She had never known—never wondered. All those times she had sneered at and mocked Lysandra while they’d grown up …
Evangeline continued, “I said I’d do anything to get out of what the other girls had told me about. So she told me to trust her—and then gave me these. She started shouting loud enough for the others to come running. They thought she cut me out of anger, and said she’d done it to keep me from being a threat. And she let them believe it. Clarisse was so mad that she beat Lysandra in the courtyard, but Lysandra didn’t cry—not once. And when the healer said my face couldn’t be fixed, Clarisse made Lysandra buy me for the amount I would have cost if I had been a full courtesan, like her.”
Aelin had no words.
Evangeline said, “That’s why she’s still working for Clarisse, why she’s still not free and won’t be for a while. I thought you should know.”
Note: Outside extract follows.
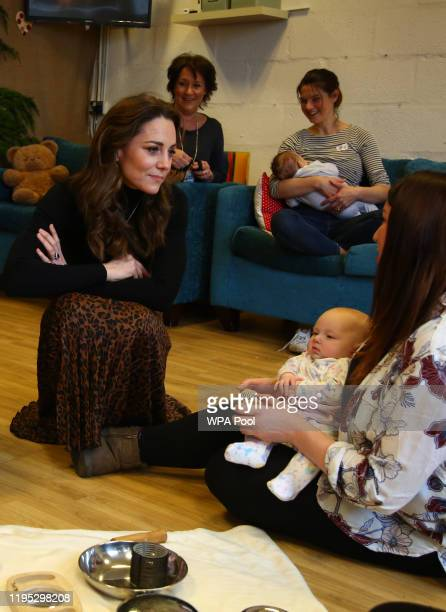 Catherine, Duchess of Cambridge chats with mothers and their children during a visit to Ely and Careau Children's Centre on January 22, 2020 in...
Aelin wanted to tell herself not to trust the girl, that this could be part of Lysandra and Arobynn’s plan, but … but there was a voice in her head, in her bones, that whispered to her, over and over and over, each time clearer and louder:
Nehemia would have done the same.
Evangeline curtsied and went down the stairs, leaving Aelin staring at the worn envelope.
If she herself could change so much in two years, perhaps so could Lysandra.
And for a moment, she wondered how another young woman’s life would have been different if she had stopped to talk to her—really talk to Kaltain Rompier, instead of dismissing her as a vapid courtier. What would have happened if Nehemia had tried to see past Kaltain’s mask, too.
Evangeline was climbing into the rain-gleaming carriage beside Lysandra when Aelin appeared at the warehouse door and said, “Wait.”
10Aedion’s vision was swimming, his every breath gloriously difficult.
Soon. He could feel Death squatting in the corner of his cell, counting down the last of his breaths, a lion waiting to pounce. Every so often, Aedion would smile toward those gathered shadows.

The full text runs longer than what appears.